**EXCERPT:**
******

Something strange is going on in the Andromeda galaxy, and it could mean something even stranger.

NASA’s Fermi Gamma Ray Space Telescope recently observed a super-powered gamma ray signal of indeterminate origin at the center of Andromeda (aka M31). While emissions of these penetrating high-energy beams often occur in galaxies and are typically scattered throughout, the gamma radiation issuing from Andromeda is unusually strong and concentrated at its core. Pulsars clustered in the middle of Andromeda could be one explanation for the mysterious surge of energy. So could dark matter.

Astrophysicist and research team lead Pierrick Martin of the National Center for Scientific Research and the Research Institute in Astrophysics and Planetology in Toulouse, France, is optimistic about what this find could reveal about the unknown.

"We expect dark matter to accumulate in the innermost regions of the Milky Way and other galaxies, which is why finding such a compact signal is very exciting,” said Martin. “M31 will be a key to understanding what this means for both Andromeda and the Milky Way."

Dark matter is a scientific conundrum. Invisible because it is non-luminous and does not interact with any form of light, it can still have its presence inferred from its gravitational influence on its surroundings. Hypothetical particles of dark matter otherwise known as WIMPs (Weakly-Interacting Massive Particles) supposedly go kamikaze and release bursts of gamma radiation when they crash into each other and self-annihilate. High concentrations of gamma rays therefore could indicate dense dark matter. Enter Fermi.

Andromeda's amazing gamma-ray burst blazes as a whitish blob in this NASA image.

******

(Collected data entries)
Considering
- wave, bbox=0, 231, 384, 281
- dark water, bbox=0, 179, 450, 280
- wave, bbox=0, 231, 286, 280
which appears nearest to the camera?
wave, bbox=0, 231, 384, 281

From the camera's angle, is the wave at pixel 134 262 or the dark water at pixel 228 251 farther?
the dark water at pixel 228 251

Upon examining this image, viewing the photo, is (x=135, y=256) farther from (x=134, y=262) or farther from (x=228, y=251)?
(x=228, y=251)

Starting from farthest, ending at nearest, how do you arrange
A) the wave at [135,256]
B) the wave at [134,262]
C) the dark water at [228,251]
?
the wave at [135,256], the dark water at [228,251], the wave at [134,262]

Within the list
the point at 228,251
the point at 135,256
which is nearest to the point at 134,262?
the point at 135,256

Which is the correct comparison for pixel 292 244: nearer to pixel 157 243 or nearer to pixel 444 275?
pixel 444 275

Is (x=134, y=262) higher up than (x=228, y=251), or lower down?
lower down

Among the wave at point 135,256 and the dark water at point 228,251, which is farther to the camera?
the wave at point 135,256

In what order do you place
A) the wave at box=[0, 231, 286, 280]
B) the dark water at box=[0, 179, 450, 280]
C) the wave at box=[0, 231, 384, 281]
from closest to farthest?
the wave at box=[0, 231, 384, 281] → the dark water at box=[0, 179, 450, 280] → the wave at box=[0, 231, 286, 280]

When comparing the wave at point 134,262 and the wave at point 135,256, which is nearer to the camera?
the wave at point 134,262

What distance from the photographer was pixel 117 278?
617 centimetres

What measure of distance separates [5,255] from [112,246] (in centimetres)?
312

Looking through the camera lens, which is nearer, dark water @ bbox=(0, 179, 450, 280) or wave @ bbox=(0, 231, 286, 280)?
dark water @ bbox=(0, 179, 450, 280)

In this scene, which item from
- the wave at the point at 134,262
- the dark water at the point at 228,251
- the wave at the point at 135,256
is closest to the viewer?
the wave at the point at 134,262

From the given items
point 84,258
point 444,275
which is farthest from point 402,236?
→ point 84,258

******

**TASKS FOR THIS EXERCISE:**
• 1. Answer these questions using the article on Andromeda's gamma-ray signal:
(a) Which telescope observed the gamma ray signal at the center of Andromeda?
(b) In which city and country is Pierrick Martin's research institute located?
(c) What does the abbreviation WIMPs stand for?
• 2. For each statement, decide whether it agrees with the article on Andromeda's gamma-ray signal. Answer yes or no, and quote the words from the article that decide it.
(a) The gamma radiation from Andromeda is spread evenly throughout the galaxy.
(b) Dark matter does not interact with any form of light.
(c) Martin expects dark matter to gather in the outer regions of galaxies.
• 3. Continue the article on Andromeda's gamma-ray signal, starting after its final sentence.

**ANSWER SET:**
• 1.
(a) NASA's Fermi Gamma Ray Space Telescope.
(b) Toulouse, France.
(c) Weakly-Interacting Massive Particles.

• 2.
(a) No: "the gamma radiation issuing from Andromeda is unusually strong and concentrated at its core."
(b) Yes: "Invisible because it is non-luminous and does not interact with any form of light."
(c) No: "We expect dark matter to accumulate in the innermost regions of the Milky Way and other galaxies."

• 3.
What Fermi, which can see photons with up to hundreds of billions of times more energy than anything visible to the naked human eye, captured in Andromeda reflects similar (though not as intense) emissions in the Milky Way. Mirrors between the two galaxies mean that what is already known about phenomena in the Milky Way — especially pulsars — can be applied to X-ray and radio observations of Andromeda when testing to determine where the gamma rays originate. Fermi is also able to observe Andromeda from a point of view impossible to attain within the Milky Way, and vice versa.

Illuminating an answer to the question of where exactly Andromeda's gamma rays emerge from is still problematic. Our neighboring galaxy is 2.5 million light years away, which will make it difficult to single out individual pulsars from its perceived cluster if that is confirmed to the source. Not to mention that for all the theorizing about its existence, anything definite about dark matter still eludes science. The mystery can only continue to unravel with more observations.

"We still have a lot to learn about the gamma-ray sky," said Regina Caputo, research scientist at the NASA Goddard Space Flight Center. "The more information we have, the more information we can put into models of our own galaxy."